La reconocida fotógrafa Javiera Eyzaguirre cuenta detalles de su dieta cetogénica

La fotógrafa revela los secretos de su alimentación ultra saludable. @javieyzaguirre

¿Cómo aprendiste a aceptar tu cuerpo?

Es algo que me tomó años. Tuve una adolescencia muy reactiva en relación a mi cuerpo y su estructura: era bajita y muy precozmente desarrollada. Creo que la aceptación llegó en la adultez, junto con mi madurez y el amor que desarrollé hacia mí.

¿Qué desayunas normalmente?

Generalmente, no desayuno. Sigo una dieta cetogénica y, la mayor parte del tiempo, mi primera comida es el almuerzo.

¿Alimento imprescindible en tu dieta?

¡La palta!

Actividad deportiva favorita

Amo profundamente los deportes. Si tuviera más tiempo haría de todo, pero ahora hago entrenamiento funcional, HIIT, cardio y un poco de box.

Trucos para disimular el cansancio o una mala noche:

Gotitas para los ojos para disimular el rojo y corrector de ojeras.
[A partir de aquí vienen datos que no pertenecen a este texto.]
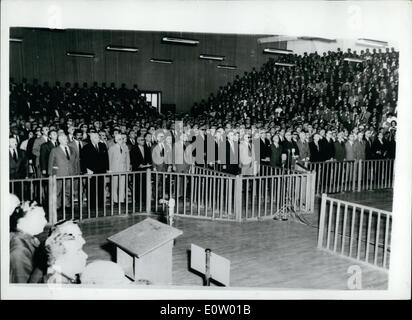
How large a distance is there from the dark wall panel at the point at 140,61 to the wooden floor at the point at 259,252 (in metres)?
10.5

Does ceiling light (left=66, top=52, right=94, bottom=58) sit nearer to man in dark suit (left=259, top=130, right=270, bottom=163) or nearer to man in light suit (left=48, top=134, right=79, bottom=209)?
man in dark suit (left=259, top=130, right=270, bottom=163)

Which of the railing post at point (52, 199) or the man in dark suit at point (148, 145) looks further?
the man in dark suit at point (148, 145)

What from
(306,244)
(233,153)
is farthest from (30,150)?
(306,244)

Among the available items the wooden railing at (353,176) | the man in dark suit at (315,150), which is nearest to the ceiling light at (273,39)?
the man in dark suit at (315,150)

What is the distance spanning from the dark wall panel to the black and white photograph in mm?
113

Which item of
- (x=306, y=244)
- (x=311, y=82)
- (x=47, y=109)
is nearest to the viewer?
(x=306, y=244)

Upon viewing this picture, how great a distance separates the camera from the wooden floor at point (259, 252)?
534 centimetres

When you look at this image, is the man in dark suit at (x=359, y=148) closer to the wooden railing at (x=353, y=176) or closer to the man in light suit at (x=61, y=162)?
the wooden railing at (x=353, y=176)

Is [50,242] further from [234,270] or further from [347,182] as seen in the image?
[347,182]

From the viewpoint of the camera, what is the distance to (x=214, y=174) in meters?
8.20

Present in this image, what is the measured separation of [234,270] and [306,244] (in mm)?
1609

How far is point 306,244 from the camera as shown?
6633 millimetres

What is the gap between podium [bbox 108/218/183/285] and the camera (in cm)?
461

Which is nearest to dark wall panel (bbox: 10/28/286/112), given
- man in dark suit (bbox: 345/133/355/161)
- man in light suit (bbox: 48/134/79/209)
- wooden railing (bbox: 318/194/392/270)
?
man in dark suit (bbox: 345/133/355/161)
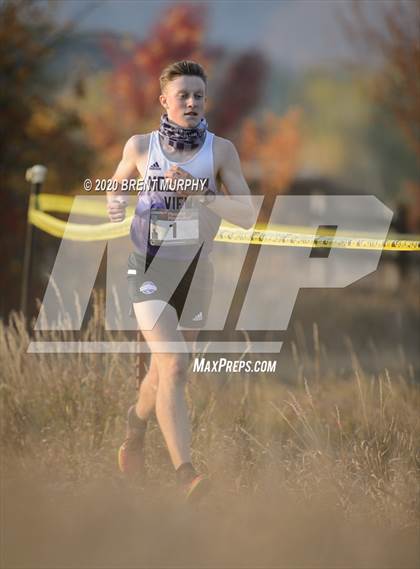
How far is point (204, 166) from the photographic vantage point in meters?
4.60

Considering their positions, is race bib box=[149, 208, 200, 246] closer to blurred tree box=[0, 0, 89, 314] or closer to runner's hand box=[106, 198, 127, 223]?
runner's hand box=[106, 198, 127, 223]

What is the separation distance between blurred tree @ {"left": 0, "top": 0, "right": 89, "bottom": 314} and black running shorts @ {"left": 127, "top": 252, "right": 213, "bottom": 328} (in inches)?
239

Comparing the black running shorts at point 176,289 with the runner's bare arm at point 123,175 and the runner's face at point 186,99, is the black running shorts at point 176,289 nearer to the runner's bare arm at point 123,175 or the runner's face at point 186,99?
the runner's bare arm at point 123,175

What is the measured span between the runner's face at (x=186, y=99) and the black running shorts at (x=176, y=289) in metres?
0.59

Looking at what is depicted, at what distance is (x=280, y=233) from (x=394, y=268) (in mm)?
10223

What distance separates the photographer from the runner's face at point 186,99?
4.50 m

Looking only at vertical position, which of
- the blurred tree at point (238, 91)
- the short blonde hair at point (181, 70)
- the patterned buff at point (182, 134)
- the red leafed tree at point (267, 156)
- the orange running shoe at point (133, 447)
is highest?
the short blonde hair at point (181, 70)

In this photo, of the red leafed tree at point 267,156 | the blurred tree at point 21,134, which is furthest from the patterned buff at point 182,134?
the red leafed tree at point 267,156

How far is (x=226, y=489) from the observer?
530cm

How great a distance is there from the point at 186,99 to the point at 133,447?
165 cm

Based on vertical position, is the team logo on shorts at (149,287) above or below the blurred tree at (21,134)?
above

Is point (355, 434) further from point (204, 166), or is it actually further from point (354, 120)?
point (354, 120)

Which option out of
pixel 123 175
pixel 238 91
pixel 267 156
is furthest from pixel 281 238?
pixel 238 91

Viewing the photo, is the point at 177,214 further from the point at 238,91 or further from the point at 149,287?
the point at 238,91
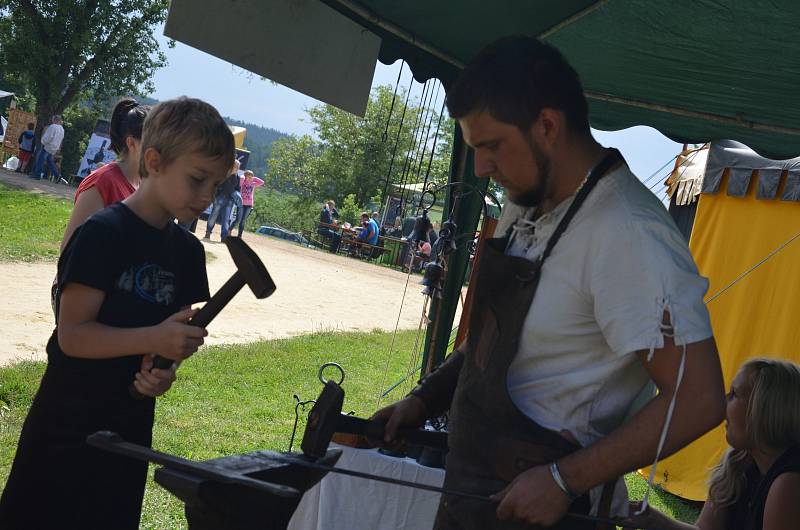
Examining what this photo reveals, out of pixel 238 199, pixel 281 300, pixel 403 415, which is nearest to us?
pixel 403 415

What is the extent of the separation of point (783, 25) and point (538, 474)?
1.96m

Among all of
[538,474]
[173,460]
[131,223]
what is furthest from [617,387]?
[131,223]

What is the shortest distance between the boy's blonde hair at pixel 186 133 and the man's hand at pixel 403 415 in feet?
2.52

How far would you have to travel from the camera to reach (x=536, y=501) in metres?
1.50

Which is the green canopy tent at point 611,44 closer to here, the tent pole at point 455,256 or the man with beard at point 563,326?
the tent pole at point 455,256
¿Cómo es tu rutina de maquillaje?

Con el tiempo me he vuelto adicta al maquillaje, le he ido agarrando gusto y quiero saber más y más siempre. Uso una base muy liviana, crema hidratante y luego me aplico un poco de polvo para no brillar demasiado, aunque me gusta una piel brillante. Para terminar, me hago un liner en el ojo. ¡No puedo vivir sin él! Y, dependiendo del día, me maquillo un poco los labios según mi estado de ánimo.

¿Cómo cuidas tu piel?

Bajo ninguna circunstancia uso jabón para la cara, sólo aguas micelares orgánicas. Día y noche, utilizo el mismo sérum de la marca Atache. Además, voy dos veces al mes a un centro de cuidado de la piel (Leben & Körper), donde me hago plasma rico en plaquetas y otras cosas para mantener mi piel firme.

¿Cómo mantienes tu pelo sano?

Mi pelo no está sano porque me lo mantengo platinado, pero sí es bello y estiloso (ríe). Igual, para mantenerlo así, voy dos veces al mes a la peluquería donde me hacen masajes para que se vea lindo.

¿Tienes algún consejo de belleza natural que apliques en tu vida?

Sí, obvio: comer sano, no tomo una gota de alcohol ni fumo cigarro. Hacer deporte, alimentarme bien y ser consciente. Hay que pensar que cada cosa que le metemos al cuerpo importa y, si tienes conciencia de eso, tu manera de ver la comida cambia. Además me suplemento muy bien y duermo.

¿Secreto de belleza

heredado?

¡Ninguno! (ríe). Todo ha surgido de mí y de mi gusto por la vida sana y la alimentación. Ahora soy yo la que aconsejo a mi mamá.

¿Algún mal hábito de tu rutina que hayas erradicado?

Sí, fumar y tomar. Todavía no logro manejar el estrés. Es fundamental mantenerlo a raya para que no cause estragos en nuestro sistema hormonal, pero estoy trabajando en eso.